California has some pretty big wind farms and one of the issues with wind power is its availability when the grid can't accept the power. I wonder how much capacity goes unused and whether it would make sense to direct that power to a desalination facility that could provide a working load for the power in a scalable way that could be quickly and granularly spun up and down inversely to grid demand for that power.

The power the wind farms can generate but isn't absorbable into the grid is kind of free energy in a way and it would seem to make sense to do useful work with it like desal.
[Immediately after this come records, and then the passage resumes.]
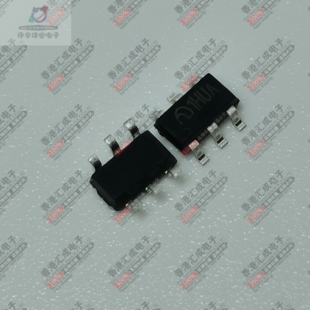 ME3116AM6G SOT23-6 贴片三极管 全新原装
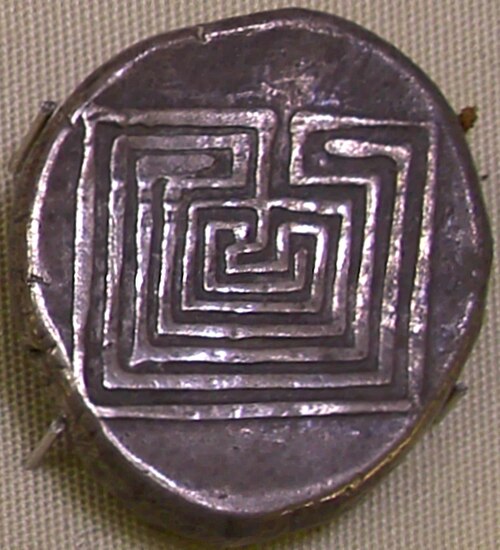 labyrinth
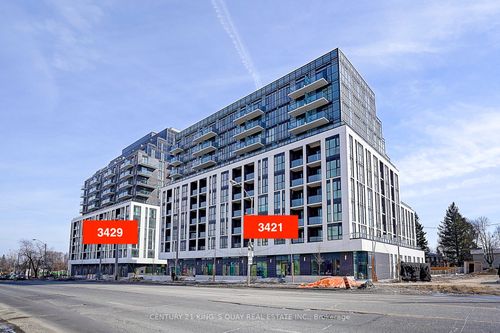 911-3421 Sheppard Ave E, Toronto, ON, M1T0C1 | Card Image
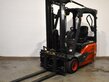 Linde E 16 ION EVO 386-02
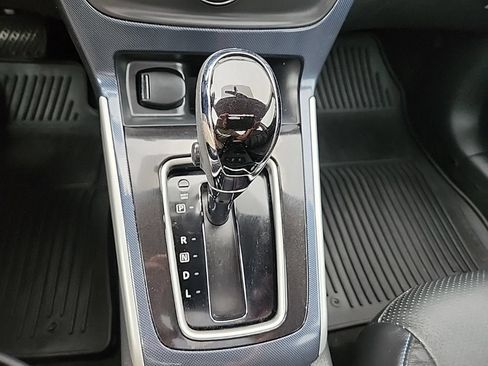 Used 2019 Nissan Sentra SR w/ Premium Package (SR) FWD image 22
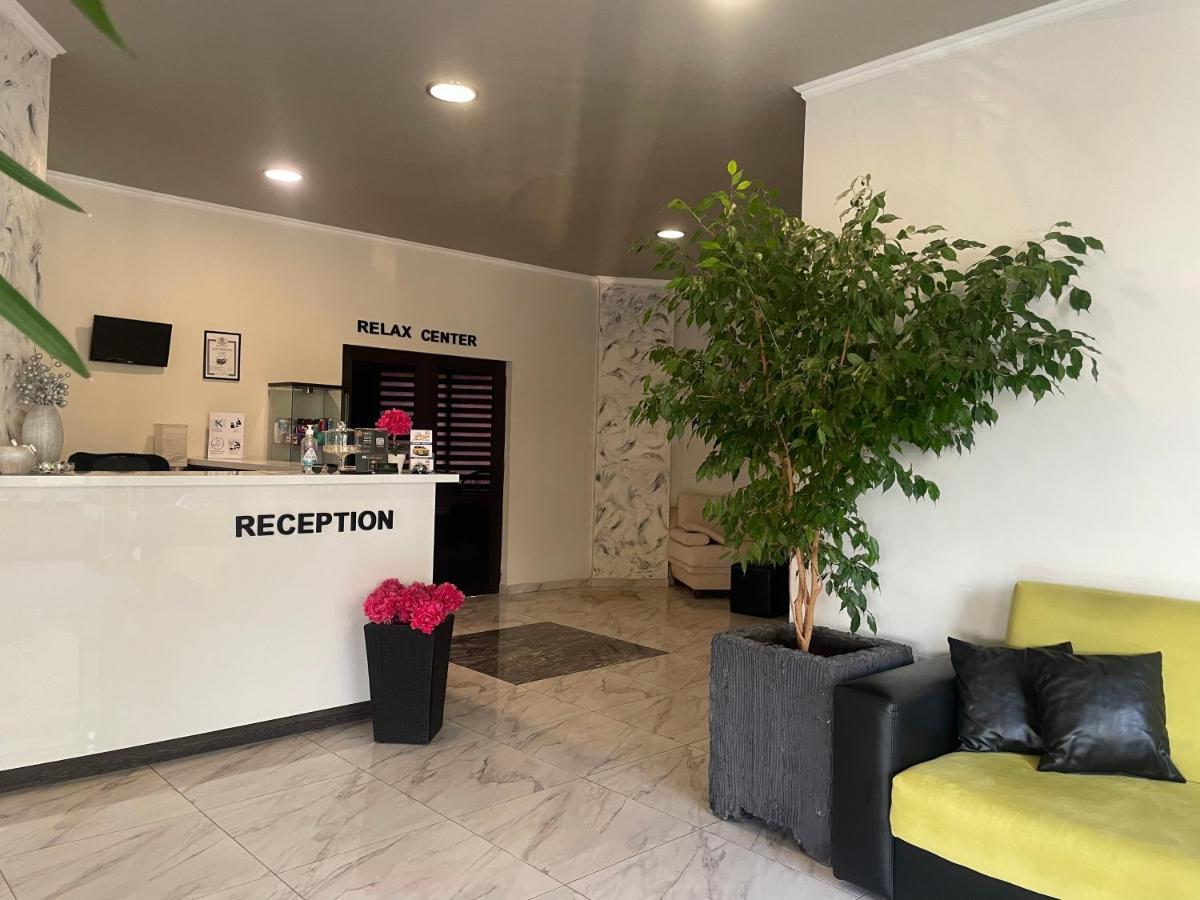 Hotel Ostrova Plovdiv Luaran gambar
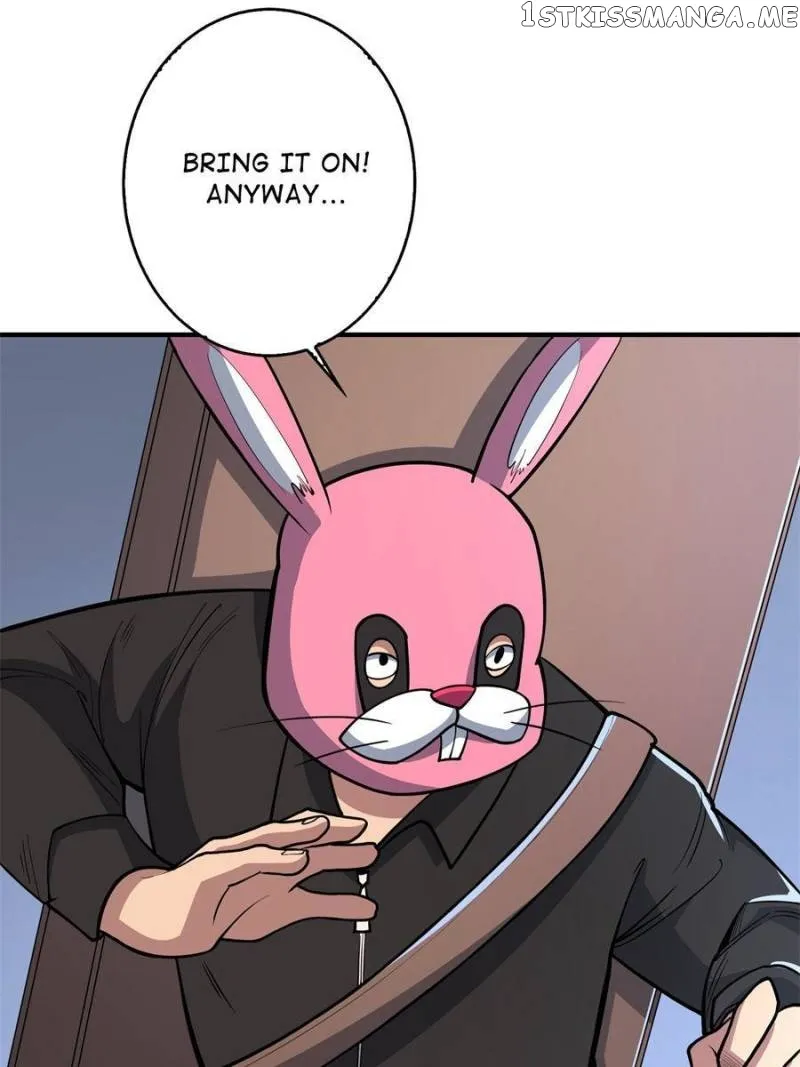 I’m Really Not A Supervillain Chapter 48 page 7 - 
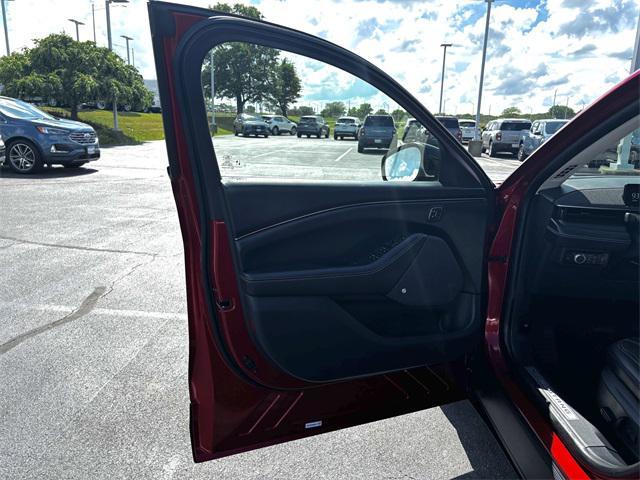 used 2022 Ford Mustang Mach-E car, priced at $35,991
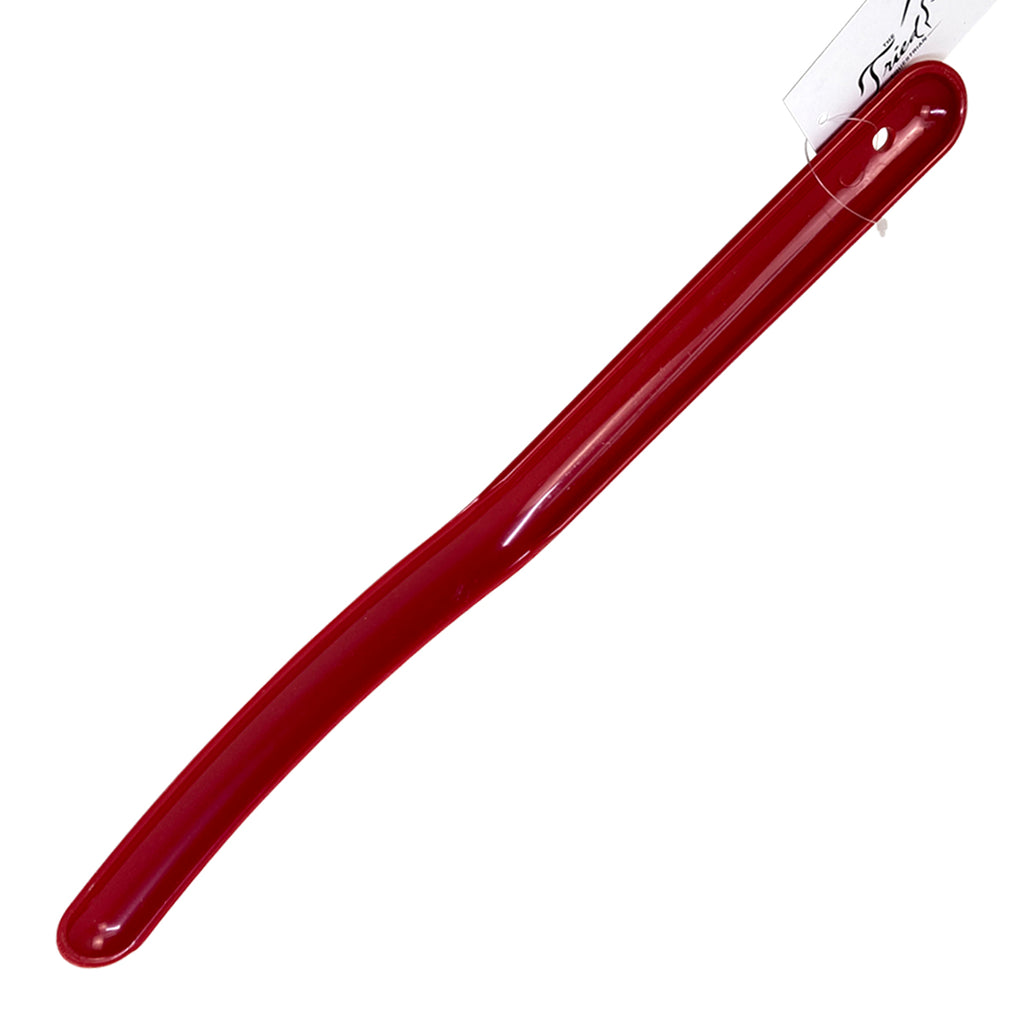 Tail Tamer Economy Scraper in Red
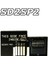 Ngc Gamecube Micro-Sd Kart Okuyucu Için D2SP2 Sdload Sdl Adaptörü, Siyah (Yurt Dışından) 4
Comment Re:Sympton of a bigger problem (Score 1) 611

Time spent on a bus is time not spent concentrating on traffic. Relax, read a book, maybe do some work.

Gack.

I remember long bus rides. In the summer, it was kind of 50-50 you'd get a bus with air conditioning. No AC? Now you sweat like a pig, which is really awesome on the way into work. This was marginally less oppressive on the way home, but only marginally less oppressive because when you got home you could strip off your sweaty clothes.

In the winter not enough heat wasn't the problem, too much heat was. Since I had to walk six blocks to the stop and wait at least 10 minutes, I had to dress for whatever outside was like in Minnesota in January, which usually meant dressing for 10-20F. Then you get on the bus and it's like entering a crematorium -- the heat blowing batshit, making it like 80 degrees. And it's crowded and you can only take off so much of your winter stuff, because there's no room to put any of it.

I did do a fair amount of reading, but working? The buses I rode were all like coach airline seats (although not as extreme as coach has recently become). There was no room to practically use a laptop and of course no tray table or anything to put it on.

I eventually gave up the bus and plowed an extra $200/month into a paid parking spot and it was actually LESS stressful. The climate control worked. The seating more comfortable. And despite periodic traffic headaches, it was less stressful to commute for 25 minutes in my car than to wait 10-15 minutes outside for the bus, sit on the bus for 45-50 minutes, and then walk another six blocks to get home. The daily one-way trip time from door-door was almost double on the bus.

It will be a cold day in hell before I commute on a bus again. I might be swayed if I had less than a five minute walk, the stop was climate controlled, and the ride actually on par with driving time AND the seating approximated a first class airline seat in terms of room and a tray table, etc.